* [AVAILABLE RECORDS]:

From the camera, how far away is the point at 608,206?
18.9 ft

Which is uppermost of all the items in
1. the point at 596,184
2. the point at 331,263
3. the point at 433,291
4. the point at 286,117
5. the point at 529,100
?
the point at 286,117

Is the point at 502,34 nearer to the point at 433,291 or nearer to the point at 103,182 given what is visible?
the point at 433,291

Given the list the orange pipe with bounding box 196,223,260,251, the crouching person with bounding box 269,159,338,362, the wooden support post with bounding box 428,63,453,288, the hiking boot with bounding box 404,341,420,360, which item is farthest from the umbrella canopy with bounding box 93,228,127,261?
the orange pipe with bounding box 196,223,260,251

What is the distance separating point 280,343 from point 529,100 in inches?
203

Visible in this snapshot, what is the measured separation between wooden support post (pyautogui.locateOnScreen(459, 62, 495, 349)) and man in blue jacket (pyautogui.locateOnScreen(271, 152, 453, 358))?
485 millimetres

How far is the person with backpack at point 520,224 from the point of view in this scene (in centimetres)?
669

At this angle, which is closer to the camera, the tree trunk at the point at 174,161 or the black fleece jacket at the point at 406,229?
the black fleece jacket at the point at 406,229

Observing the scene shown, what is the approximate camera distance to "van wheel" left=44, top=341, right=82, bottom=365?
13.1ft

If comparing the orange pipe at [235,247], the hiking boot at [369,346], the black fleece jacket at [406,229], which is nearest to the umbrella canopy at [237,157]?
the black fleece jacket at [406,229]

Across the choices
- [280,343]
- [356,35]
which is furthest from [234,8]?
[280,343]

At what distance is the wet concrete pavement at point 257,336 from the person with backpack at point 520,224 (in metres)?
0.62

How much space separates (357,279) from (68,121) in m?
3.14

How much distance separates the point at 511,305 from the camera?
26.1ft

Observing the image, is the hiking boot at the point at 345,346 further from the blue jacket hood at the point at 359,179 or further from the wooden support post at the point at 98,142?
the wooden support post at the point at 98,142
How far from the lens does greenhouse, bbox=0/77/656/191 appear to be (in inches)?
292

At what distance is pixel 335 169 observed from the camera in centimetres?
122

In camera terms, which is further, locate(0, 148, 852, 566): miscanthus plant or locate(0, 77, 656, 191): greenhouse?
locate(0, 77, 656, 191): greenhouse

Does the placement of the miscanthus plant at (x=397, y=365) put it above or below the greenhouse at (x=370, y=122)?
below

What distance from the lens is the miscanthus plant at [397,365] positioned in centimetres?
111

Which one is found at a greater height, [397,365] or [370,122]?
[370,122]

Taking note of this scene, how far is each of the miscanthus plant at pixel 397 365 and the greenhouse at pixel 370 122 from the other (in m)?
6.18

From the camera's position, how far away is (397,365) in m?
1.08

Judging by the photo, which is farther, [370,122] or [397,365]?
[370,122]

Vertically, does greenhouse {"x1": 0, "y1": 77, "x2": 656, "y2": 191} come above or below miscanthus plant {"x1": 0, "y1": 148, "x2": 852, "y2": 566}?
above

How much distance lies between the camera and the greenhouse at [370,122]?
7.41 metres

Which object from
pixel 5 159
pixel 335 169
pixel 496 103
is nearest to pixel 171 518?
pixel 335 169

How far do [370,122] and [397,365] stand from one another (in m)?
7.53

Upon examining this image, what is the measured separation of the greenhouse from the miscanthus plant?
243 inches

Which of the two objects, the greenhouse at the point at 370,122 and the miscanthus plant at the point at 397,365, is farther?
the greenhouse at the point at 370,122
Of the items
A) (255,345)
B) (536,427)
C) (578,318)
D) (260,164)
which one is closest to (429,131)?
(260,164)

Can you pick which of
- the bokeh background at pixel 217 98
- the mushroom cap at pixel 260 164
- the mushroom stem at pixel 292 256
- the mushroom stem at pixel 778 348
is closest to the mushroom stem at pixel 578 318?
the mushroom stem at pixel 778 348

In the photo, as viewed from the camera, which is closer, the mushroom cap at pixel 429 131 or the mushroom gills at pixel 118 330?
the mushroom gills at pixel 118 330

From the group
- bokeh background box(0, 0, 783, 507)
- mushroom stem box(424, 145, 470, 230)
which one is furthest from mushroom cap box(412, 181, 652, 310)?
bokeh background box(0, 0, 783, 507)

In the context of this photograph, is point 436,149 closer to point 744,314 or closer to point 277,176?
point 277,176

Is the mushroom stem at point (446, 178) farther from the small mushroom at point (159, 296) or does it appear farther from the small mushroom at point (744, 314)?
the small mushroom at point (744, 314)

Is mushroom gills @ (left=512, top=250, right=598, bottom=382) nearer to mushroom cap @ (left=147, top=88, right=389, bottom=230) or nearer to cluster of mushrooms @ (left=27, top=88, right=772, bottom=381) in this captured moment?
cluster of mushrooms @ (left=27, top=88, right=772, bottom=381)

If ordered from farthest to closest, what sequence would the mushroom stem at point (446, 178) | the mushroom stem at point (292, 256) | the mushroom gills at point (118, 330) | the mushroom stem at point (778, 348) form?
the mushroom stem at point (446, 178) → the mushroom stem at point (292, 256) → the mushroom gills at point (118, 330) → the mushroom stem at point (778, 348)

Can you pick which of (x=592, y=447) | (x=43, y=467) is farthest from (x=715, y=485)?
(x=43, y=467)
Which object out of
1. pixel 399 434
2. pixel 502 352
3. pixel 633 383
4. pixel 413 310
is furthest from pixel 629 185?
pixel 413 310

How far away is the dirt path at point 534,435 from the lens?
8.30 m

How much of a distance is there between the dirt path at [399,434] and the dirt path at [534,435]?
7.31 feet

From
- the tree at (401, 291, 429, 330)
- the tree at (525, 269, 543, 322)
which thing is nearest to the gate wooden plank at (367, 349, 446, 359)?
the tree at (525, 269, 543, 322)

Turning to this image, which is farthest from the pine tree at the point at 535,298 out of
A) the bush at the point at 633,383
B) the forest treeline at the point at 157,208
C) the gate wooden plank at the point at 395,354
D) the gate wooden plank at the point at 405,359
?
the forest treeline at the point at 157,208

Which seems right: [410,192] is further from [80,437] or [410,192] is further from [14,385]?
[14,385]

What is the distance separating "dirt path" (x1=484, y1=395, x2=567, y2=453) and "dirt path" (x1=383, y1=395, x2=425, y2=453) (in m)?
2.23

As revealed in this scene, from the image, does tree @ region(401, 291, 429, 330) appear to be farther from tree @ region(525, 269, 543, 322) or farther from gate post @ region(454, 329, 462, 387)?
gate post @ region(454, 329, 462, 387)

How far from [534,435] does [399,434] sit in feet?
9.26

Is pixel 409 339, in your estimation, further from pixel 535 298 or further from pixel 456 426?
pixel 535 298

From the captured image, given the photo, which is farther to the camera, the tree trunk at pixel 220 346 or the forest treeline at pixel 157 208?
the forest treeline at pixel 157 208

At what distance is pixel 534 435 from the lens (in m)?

* [YOUR INSTRUCTIONS]: Count the lines of the records that contain the word "nearest", and reply with that number alone.

* [RESULT]: 3